Document text »
>>

December 28, 2011

Oh, Long Christmas Weekend

We had such a wonderful first Christmas. Spent a lot of time with Miles' mom & sister, saw White Christmas in the theater on Christmas eve, ate so much food, went to the movie theater too many times (and never took photobooth pictures, ahem, Miles), played phone tag with my family, finally skyped with them a day late, and cuddled up on the couch and watched all our new movies. Did I mention that we ate a lot? I mean, wow. All the pictures on my phone are of food, I really hope we got some good pictures with the camera. Otherwise, that first Christmas will only be remembered by the pie holes we stuffed.

Other than being out with Miles' fam or at the movies, the couch was our home for four days. I'm totally okay with that holiday tradition. 


Also, Miles left his online gift ordering until the last possible minute and everything got to its place on time. Whereas I ordered my gifts almost three weeks ago and they have YET to arrive!! Bitter. 

December 16, 2011

Conversations With A Two Year Old

Just about the only thing that helped me through the morning after my battery died in a Starbucks parking lot--and the two cars that were on either side of me belonged to employees who couldn't come out and give me a jump. Wompwompp (also, my car is still dead in said parking lot, 5 hours later)

Conversation:
What do you want Santa to bring you?
Yeth.
What do you want him to bring you?
Yeth.
Do you know?
Yeth.
More trains?
Yeah, more trainth.

Also, cuddling up with the nanny babe and the two year old and watching Polar Express wasn't too bad either.

December 15, 2011

Third Thursday

After all the Thanksgiving holiday goodness was over, Miles and I talked about making every third Thursday a little mini-thanksgiving (little mini? redundant much? no. I like it). Not with a huge meal, and unfortunately not with my awesome siblings or relatives, but full of reflecting on what we are thankful for. We'll have just a short while this evening to have our first mini-thanksgiving before I head back out to babysit my nanny baby and her sister tonight, but I'm going to get a head start.

<<

Provided information »
>>

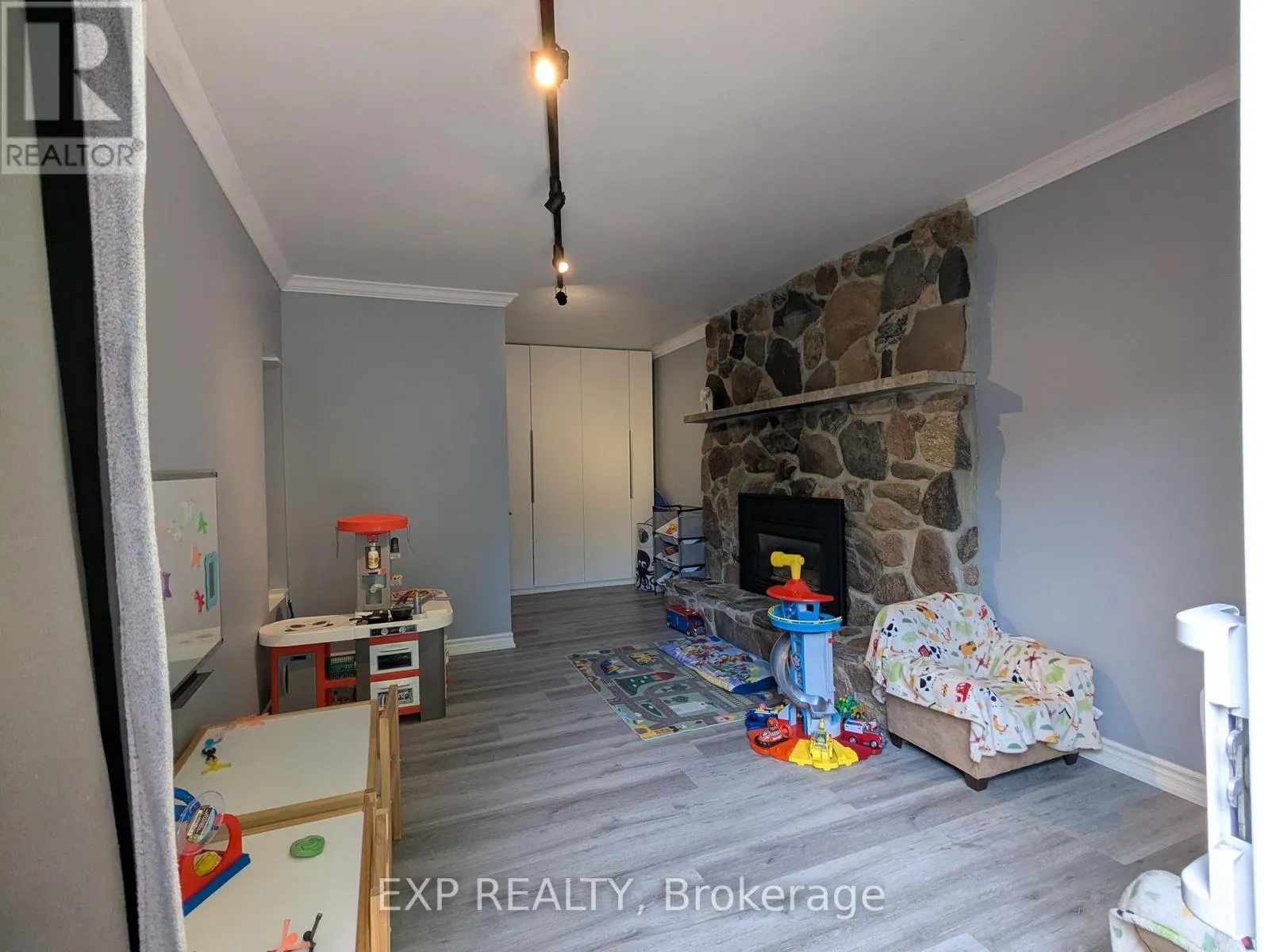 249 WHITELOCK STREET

<<
>>

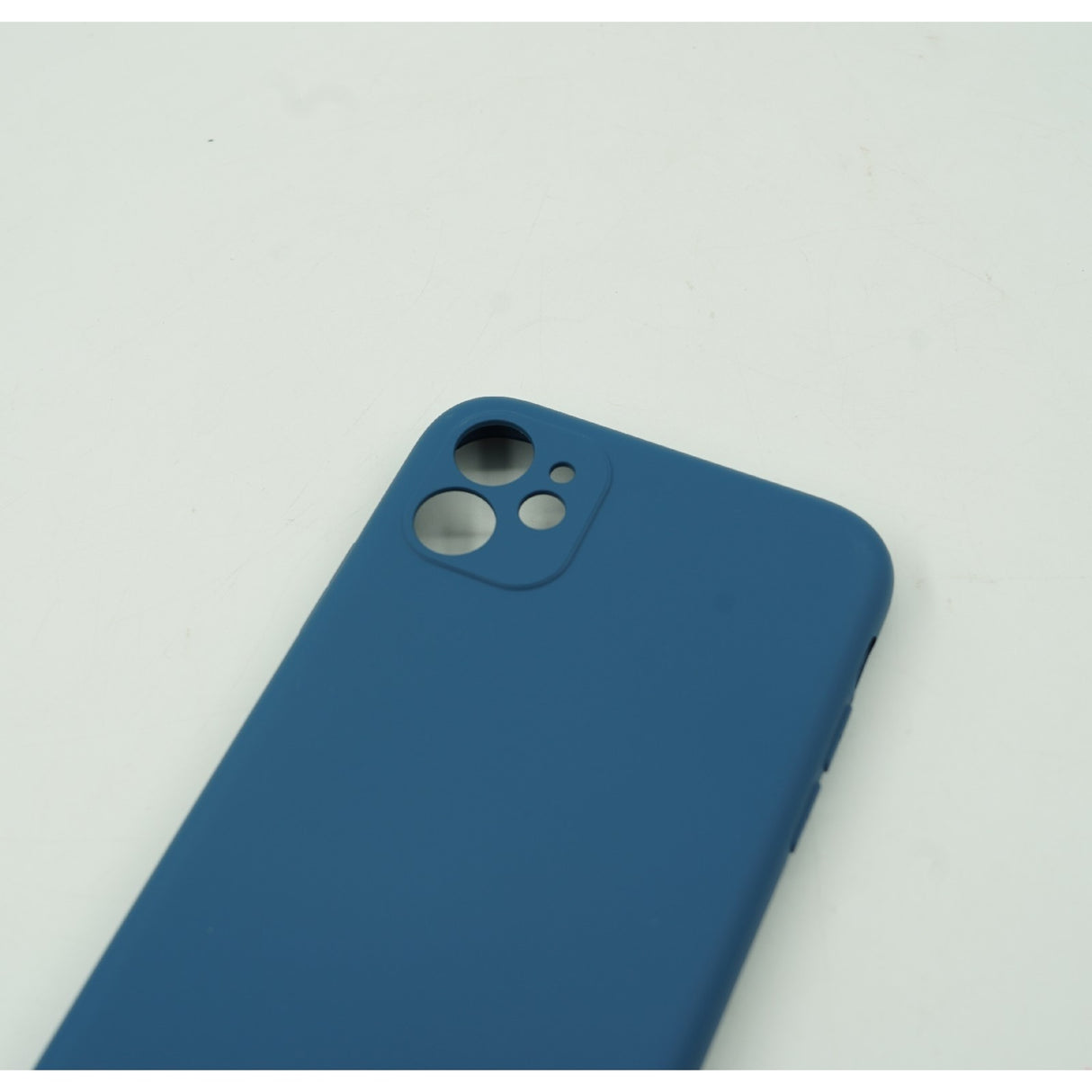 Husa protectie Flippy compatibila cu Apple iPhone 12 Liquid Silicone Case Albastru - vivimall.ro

<<

To do »
a. In the blog posts, can you rewrite the passage between "Also, Miles left" and "to arrive!! Bitter.", inclusive, substituting "two weeks" for "three weeks"?
b. Do these statements agree with the blog posts? (i) A car battery died in a Starbucks parking lot. (ii) Photobooth pictures were taken at the movie theater. (iii) White Christmas was seen in the theater on Christmas Day.

Results for the exercise »
a.
Also, Miles left his online gift ordering until the last possible minute and everything got to its place on time. Whereas I ordered my gifts almost two weeks ago and they have YET to arrive!! Bitter.

b.
(i) Yes: "my battery died in a Starbucks parking lot"
(ii) No: "never took photobooth pictures"
(iii) No: "saw White Christmas in the theater on Christmas eve"